**Zadanie:** Zmień w poniższych wpisach „shed door” na „garage door” i przepisz je w całości bez innych zmian.

══════════════════════════════

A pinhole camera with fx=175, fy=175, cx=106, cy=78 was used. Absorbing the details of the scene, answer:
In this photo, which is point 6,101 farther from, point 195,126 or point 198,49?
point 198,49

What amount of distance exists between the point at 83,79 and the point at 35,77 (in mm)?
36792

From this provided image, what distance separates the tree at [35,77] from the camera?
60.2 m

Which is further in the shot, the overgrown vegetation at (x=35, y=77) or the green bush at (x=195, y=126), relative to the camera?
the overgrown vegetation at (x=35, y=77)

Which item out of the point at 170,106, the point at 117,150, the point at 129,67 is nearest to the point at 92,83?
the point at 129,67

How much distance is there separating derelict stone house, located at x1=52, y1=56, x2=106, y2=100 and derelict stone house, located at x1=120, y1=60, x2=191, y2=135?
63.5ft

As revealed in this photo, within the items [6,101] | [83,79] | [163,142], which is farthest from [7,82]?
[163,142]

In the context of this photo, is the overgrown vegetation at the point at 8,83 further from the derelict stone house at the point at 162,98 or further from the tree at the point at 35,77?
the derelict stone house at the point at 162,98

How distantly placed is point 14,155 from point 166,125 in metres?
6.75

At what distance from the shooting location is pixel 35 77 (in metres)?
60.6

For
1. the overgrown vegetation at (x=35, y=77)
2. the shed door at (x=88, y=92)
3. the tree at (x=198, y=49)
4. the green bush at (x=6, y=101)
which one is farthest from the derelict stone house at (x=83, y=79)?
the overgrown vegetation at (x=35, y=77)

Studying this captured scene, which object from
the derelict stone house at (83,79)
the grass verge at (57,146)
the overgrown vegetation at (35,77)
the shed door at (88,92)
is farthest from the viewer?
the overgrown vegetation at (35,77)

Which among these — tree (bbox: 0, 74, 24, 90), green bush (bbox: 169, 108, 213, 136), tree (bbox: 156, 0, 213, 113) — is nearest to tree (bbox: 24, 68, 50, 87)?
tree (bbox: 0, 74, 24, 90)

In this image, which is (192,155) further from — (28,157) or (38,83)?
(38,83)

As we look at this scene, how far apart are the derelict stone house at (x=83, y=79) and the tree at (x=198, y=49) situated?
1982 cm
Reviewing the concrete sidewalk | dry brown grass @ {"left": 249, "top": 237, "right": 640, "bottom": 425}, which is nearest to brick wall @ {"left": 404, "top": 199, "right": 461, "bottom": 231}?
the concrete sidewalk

══════════════════════════════

**Pełna odpowiedź:**
A pinhole camera with fx=175, fy=175, cx=106, cy=78 was used. Absorbing the details of the scene, answer:
In this photo, which is point 6,101 farther from, point 195,126 or point 198,49?
point 198,49

What amount of distance exists between the point at 83,79 and the point at 35,77 (in mm)?
36792

From this provided image, what distance separates the tree at [35,77] from the camera?
60.2 m

Which is further in the shot, the overgrown vegetation at (x=35, y=77) or the green bush at (x=195, y=126), relative to the camera?
the overgrown vegetation at (x=35, y=77)

Which item out of the point at 170,106, the point at 117,150, the point at 129,67 is nearest to the point at 92,83?
the point at 129,67

How much distance is there separating derelict stone house, located at x1=52, y1=56, x2=106, y2=100 and derelict stone house, located at x1=120, y1=60, x2=191, y2=135?
63.5ft

As revealed in this photo, within the items [6,101] | [83,79] | [163,142], which is farthest from [7,82]?
[163,142]

In the context of this photo, is the overgrown vegetation at the point at 8,83 further from the derelict stone house at the point at 162,98 or further from the tree at the point at 35,77?
the derelict stone house at the point at 162,98

How distantly placed is point 14,155 from point 166,125 in metres?
6.75

At what distance from the shooting location is pixel 35 77 (in metres)?
60.6

For
1. the overgrown vegetation at (x=35, y=77)
2. the garage door at (x=88, y=92)
3. the tree at (x=198, y=49)
4. the green bush at (x=6, y=101)
which one is farthest from the derelict stone house at (x=83, y=79)?
the overgrown vegetation at (x=35, y=77)

Studying this captured scene, which object from
the derelict stone house at (83,79)
the grass verge at (57,146)
the overgrown vegetation at (35,77)
the garage door at (88,92)
is farthest from the viewer?
the overgrown vegetation at (35,77)

Which among these — tree (bbox: 0, 74, 24, 90), green bush (bbox: 169, 108, 213, 136), tree (bbox: 156, 0, 213, 113) — is nearest to tree (bbox: 24, 68, 50, 87)?
tree (bbox: 0, 74, 24, 90)

In this image, which is (192,155) further from — (28,157) or (38,83)?
(38,83)

As we look at this scene, how far apart are the derelict stone house at (x=83, y=79) and the tree at (x=198, y=49) situated?
1982 cm
Reviewing the concrete sidewalk | dry brown grass @ {"left": 249, "top": 237, "right": 640, "bottom": 425}, which is nearest to brick wall @ {"left": 404, "top": 199, "right": 461, "bottom": 231}?
the concrete sidewalk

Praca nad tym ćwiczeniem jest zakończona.